This first rider on the White Horse can be interpreted as embodying conquest, false prophets and false teachings

As part of my Writers Apocalypse, the White Horse is YOU the writer.

All writing is storytelling to some extent to another.

Most of that storytelling will have a mix of imagination and exaggeration.

Even if the storytelling is a news article, it still has to rely on the telling by an individual. And we know, that a human can not be 100% accurate 100% of the time.

The storyteller, in some degree, is the false prophet looking to conquer his reader with his falehoods.

 

THE SECOND HORSEMAN…

When he opened the second seal, I heard the second living creature say, “Come!”

And out came another horse, bright red. Its rider was permitted to take peace from the earth, so that people should slay one another, and he was given a great sword.

writers apocalypse, writers block, writers work, writers coach

THE PERSPECTIVE

The 2nd horseman rides a Red Horse. This horseman represents the violence of warfare.

The Red Horse represents The Protagonist.  

Why? Because there is an aspect of battle that goes on between the protagonist and his environment.

Complete the following
**A)** List everything that the passage on the Writers Apocalypse says the first rider on the White Horse can be interpreted as embodying.
**B)** In the passage on the Writers Apocalypse, what does the Red Horse represent?
**C)** Write a continuation of the passage on the Writers Apocalypse, beginning after its final sentence.

Dataset section

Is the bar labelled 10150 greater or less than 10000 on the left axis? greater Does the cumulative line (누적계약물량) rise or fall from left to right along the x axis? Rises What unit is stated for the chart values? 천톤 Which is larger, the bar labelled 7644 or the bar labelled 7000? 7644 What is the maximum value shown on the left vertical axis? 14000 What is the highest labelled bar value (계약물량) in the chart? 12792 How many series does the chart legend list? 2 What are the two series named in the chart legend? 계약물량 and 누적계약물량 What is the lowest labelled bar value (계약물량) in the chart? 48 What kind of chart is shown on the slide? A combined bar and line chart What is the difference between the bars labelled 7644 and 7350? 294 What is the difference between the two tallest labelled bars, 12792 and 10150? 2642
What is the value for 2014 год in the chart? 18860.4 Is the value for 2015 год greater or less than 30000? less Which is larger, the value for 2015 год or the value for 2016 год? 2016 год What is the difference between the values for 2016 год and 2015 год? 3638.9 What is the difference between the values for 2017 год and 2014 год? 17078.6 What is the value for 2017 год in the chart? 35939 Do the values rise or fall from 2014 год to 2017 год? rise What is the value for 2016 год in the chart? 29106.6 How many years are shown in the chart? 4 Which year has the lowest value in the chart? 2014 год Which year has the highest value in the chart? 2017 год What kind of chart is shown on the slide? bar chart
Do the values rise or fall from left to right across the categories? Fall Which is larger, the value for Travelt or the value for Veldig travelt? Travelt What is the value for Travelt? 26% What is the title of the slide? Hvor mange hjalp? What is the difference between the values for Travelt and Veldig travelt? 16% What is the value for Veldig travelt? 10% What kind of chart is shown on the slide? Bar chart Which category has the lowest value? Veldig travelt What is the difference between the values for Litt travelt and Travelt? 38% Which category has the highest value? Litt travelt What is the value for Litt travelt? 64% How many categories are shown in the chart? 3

Answers by item number
**A)** conquest, false prophets, false teachings

**B)** The Red Horse represents the Protagonist.

**C)**
You as the writer, must be able to get in the protagonist’s head. See the story from his/her POV.

You want to write a character the reader roots for and who they want to see meet the battle head on… and then win.

So for the 2nd horsemen on the Red Horse, the protagonist must be like the warrior going into battle; an enigmatic character fighting for his life and a cause he believes in.

 

 

THE THIRD HORSEMAN…

When he opened the third seal, I heard the third living creature say, “Come!”

And I looked, and behold, a black horse! Its rider had a pair of scales in his hand.

And I heard what seemed to be a voice in the midst of the four living creatures, saying, “A quart of wheat for a denarius, and three quarts of barley for a denarius, and do not harm the oil and wine!”

THE PERSPECTIVE

The third horseman rides a Black Horse. The scales he carries indicate balance and scarcity.

The 3rd horseman on the Black Horse, are the Supporting Characters.

The key elements of scarcity and balance add drama.

Understand the supporting characters point if view will either create the scarcity or put the protagonist out of balance or conversely, help him/her come back into balance aplenty.

The Black Horse and his rider see the protagonist from the supporting characters view points.

 

THE FOURTH HORSEMAN…

When he opened the fourth seal, I heard the voice of the fourth living creature say, “Come!”

And I looked, and behold, a pale horse! Its rider’s name was Death, and Hades followed him.

And they were given authority over a fourth of the earth, to kill with sword and with famine and with pestilence and by wild beasts of the earth.” ~ Revelation 6:1-8

writers apocalypse, writers block, writers work, writers coach

THE PERSPECTIVE

The 4th Horseman of the Writers Apocalypse rides a Pale Horse. This horseman’s name is DEATH.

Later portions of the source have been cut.